American International Group said it will delay the reporting of its third-quarter results and restate earnings going back to 2001, while estimating its recent catastrophe losses would amount to $1.6 billion.
The New York-based insurer said it plans to file its third-quarter 10-Q financial report with the Securities and Exchange Commission Nov. 14 and hold a conference call the following morning.
AIG said the delay will allow the company to incorporate "corrections to certain errors," most of which were found in previous audits.
Those audits were undertaken after New York Attorney General Eliot Spitzer began an investigation that focused on company accounting activity and led to a civil action accusing the company of fraud. AIG is currently in settlement talks with the attorney general.
AIG delayed the filing of its 2004 10-K report three times earlier this year. In that report the company restated earnings and added $850 million to its loss reserve for asbestos and environmental liabilities.
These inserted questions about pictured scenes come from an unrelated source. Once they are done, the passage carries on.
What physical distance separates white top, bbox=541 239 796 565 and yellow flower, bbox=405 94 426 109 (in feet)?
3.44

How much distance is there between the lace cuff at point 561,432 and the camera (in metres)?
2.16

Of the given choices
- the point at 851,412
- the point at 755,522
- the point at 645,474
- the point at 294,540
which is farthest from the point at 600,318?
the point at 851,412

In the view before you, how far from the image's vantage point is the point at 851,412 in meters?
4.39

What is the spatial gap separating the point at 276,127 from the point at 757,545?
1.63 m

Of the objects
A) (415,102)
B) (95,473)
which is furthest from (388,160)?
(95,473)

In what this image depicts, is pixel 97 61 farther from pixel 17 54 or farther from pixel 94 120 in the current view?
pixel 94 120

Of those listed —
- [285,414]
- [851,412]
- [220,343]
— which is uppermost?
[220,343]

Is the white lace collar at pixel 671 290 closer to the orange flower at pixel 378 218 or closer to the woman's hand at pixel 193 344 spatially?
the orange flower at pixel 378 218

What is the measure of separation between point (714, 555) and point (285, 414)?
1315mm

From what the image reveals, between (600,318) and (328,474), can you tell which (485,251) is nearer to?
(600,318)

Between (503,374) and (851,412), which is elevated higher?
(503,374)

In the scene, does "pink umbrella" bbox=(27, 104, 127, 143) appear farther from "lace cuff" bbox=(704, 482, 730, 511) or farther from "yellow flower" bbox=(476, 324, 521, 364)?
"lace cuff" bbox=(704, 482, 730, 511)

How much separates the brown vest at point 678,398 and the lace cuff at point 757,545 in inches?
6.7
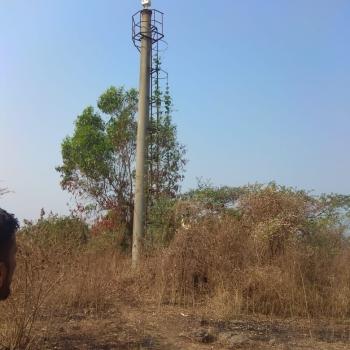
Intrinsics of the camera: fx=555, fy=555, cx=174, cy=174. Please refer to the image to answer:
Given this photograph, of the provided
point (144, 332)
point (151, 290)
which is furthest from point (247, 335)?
point (151, 290)

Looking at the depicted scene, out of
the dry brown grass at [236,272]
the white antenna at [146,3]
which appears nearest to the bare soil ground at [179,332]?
the dry brown grass at [236,272]

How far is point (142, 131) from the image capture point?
16.1 metres

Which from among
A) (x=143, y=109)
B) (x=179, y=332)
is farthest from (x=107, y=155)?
(x=179, y=332)

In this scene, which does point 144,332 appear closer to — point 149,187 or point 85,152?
point 149,187

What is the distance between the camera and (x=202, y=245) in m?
11.4

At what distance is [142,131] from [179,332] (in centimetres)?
878

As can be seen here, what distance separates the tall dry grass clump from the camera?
10359mm

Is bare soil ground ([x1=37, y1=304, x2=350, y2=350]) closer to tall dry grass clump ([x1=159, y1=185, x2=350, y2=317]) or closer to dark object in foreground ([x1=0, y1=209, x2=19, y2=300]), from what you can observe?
tall dry grass clump ([x1=159, y1=185, x2=350, y2=317])

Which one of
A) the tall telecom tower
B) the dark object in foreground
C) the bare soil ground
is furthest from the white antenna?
the dark object in foreground

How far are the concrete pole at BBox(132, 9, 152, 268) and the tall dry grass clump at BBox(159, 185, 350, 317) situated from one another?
Answer: 2974 millimetres

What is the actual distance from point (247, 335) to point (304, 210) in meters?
5.18

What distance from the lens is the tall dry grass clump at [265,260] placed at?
34.0 ft

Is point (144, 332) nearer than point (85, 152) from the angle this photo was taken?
Yes

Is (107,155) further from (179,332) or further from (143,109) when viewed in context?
(179,332)
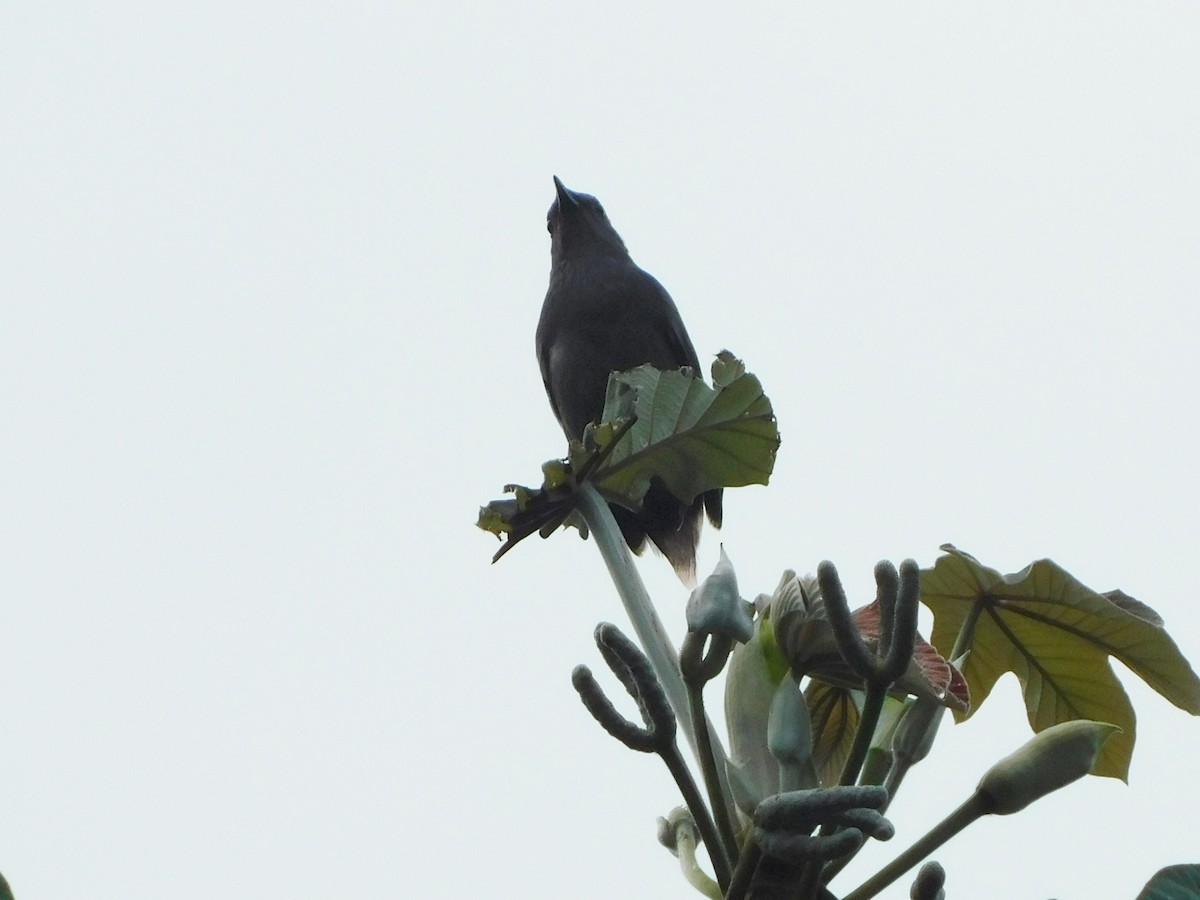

The company also restated earnings going back to 2000 at that time.
In addition to its alleged involvement with brokers in bid-rigging and steering, Mr. Spitzer and the SEC have examined AIG's use of finite reinsurance, which the SEC said was used to smooth earnings at other companies by disguising a loan as an insurance transaction.
AIG said the most significant errors causing this restatement relate to the accounting of derivatives. The errors are expected to add $500 million to earnings, the company said.
Because of the correction, AIG would restate its earnings statements going back to 2002, selected financial data in 2001 and 2000. Quarterly information for 2004 and the first two quarters of 2005 would also be affected.
The carrier said it estimates adjusted net income for the third quarter will be $1.8 billion, and $8.3 billion for the nine months ending Sept. 30.
Catastrophe losses will come in at $1.6 billion after tax and net of reinsurance recoverables.
The company cautioned that the catastrophe loss estimate could change due to a number of factors stemming from the unprecedented nature of Hurricane Katrina and other uncertainties.
In an investor's note, William Wilt at Morgan Stanley & Co. called AIG's action "a surprise," but added that while there could be some losses in the stock price, overall the company enjoys "considerable advantages" in the market place.
Late today, Standard & Poor's said it would take no rating action against AIG over the delay. The rating agency said the carrier can easily handle the catastrophe loss and that there would be little effect on shareholder's equity on earnings as the company indicated.